Austin-based Mexican musician Lesly Reynaga makes history at ACL Music Fest – FOX 7 Austin | Directory Mayhem

The Austin City Limits Music Festival has been around since 2002, but with very few Hispanic and Latinx acts, despite the state’s Hispanic and Latinx community making up over 40 percent.

Your diversity efforts are improving and this year Lesly Reynagaan Austin-born musician and native Mexican, will make history at the ACL as one of the first acts to perform with a full mariachi band.

It’s a moment of pride as Reynaga waits for the moment to take the stage at Zilker Park. She’s cooking this morning to keep her grounded with so much excitement.

“I’m going to make chilaquiles, which are basically fried tortillas with salsa cheese,” says Reynaga, while tossing fresh corn tortillas into a hot skillet with olive oil. “I learned all my tricks from my mom and grandma in Monterrey, Mexico, where I grew up.”

Cooking takes her 400 miles south of Austin to Monterrey, the place that shaped Reynaga.

“I grew up in my grandmother’s house and my Abuelita was always just cooking and cooking and she loved doing that, so food has always been a way of bringing the family together,” says Reynaga.

Food wasn’t the only thing that brought her family together; it was also la musica.

“We just gathered in the living room and the dining room, wherever we were, and there are just so many memories from my childhood that have music playing a role,” Reynaga says while looking through old photos of families living in her Mexican living room are gathered.

Music is in her blood as she performed in kindergarten.

“A lot of people ask me, ‘When did your music career start?’ I don’t know, I could argue that it started when I was four years old and my grandma taught me this song,” says Reynaga.

The song “Atotonilco” is named after a Mexican city in the state of Guanajuato. While leafing through a memory box containing reminders of the various stops on her journey, Reynaga pulls out a bell of the same name.

“This is the first guitar I’ve ever owned,” Reynaga explains while going through the images and pointing to a small pink guitar in the photo. “My mom bought it for me as a birthday present in high school. I believe. I was probably 17.”

By that age she had moved from Mexico to McAllen, Texas, along the Texas-Mexico border, where she received her introduction to formal mariachi music instruction.

Her journey then took her to the University of Texas.

“I’ve always tried to convey both sides of my identity as a Mexican immigrant, but also as an American and a dual citizen,” says Reynaga. “I’m very proud of my heritage and cultures and it’s something I really only get through my music.”

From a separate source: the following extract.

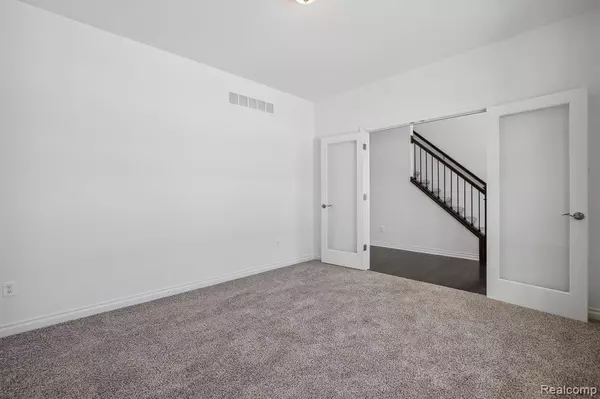 South Lyon, MI 48178,20859 HASENCLEVER Drive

She uses her music to travel between the two countries for those who cannot.

“My mom lives in Mexico and can’t cross the border,” says Reynaga, fighting back tears as she explains her mother’s immigration status. It’s a familiar story to many daughters of immigrants who have family across US borders

“A lot of the special moments like graduating from high school or graduating from college, like she just wasn’t there,” says Reynga. “That’s definitely the point where I would say if I had to dedicate my show to someone, it would be my mom.”

It’s an emotional moment for Lesly as she prepares to become a new mom herself. An upstairs closet now houses her music gear, something she had to clear out to make room for a baby.

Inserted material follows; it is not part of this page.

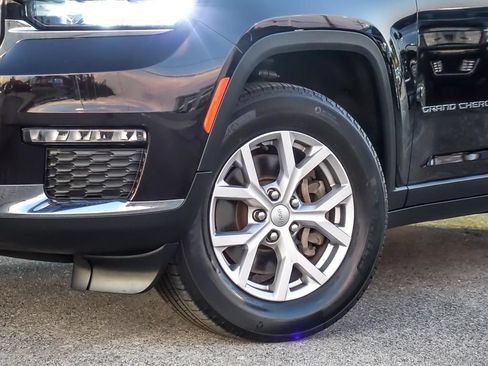 Used 2022 Jeep Grand Cherokee L Limited AWD/4WD image 4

“We used to have an office with all the music stuff in it, and now we have to make room for a kid’s room,” says Reynaga, showing the closet.

Mom isn’t here for moments like this or to spend time with her daughter as she prepares for the next generation, but even when Mom is 400 miles away, she always has a way to show herself through music.

Lesly pauses for a moment, looks in the closet, and at that moment Mom appears through the pink guitar she gave Lesly as a teenager. “You know what, Leslie?” Reynaga says during our interview, “I think I have this pink guitar right here. This is my very first guitar.”

Reynaga pulls the pink guitar out of her case and starts playing the song her grandmother taught her when she was 4 years old. Reynaga sits in her new baby room, singing and strumming her guitar as the sheet music helps her travel between being her mother’s mother, her mother and now her life as a new mother.

Lesly Reynaga enters Saturday noon on the Barton Springs stage. As one of the first artists to perform with mariachis, she will make history Mariachi Paredes from the University of Texas.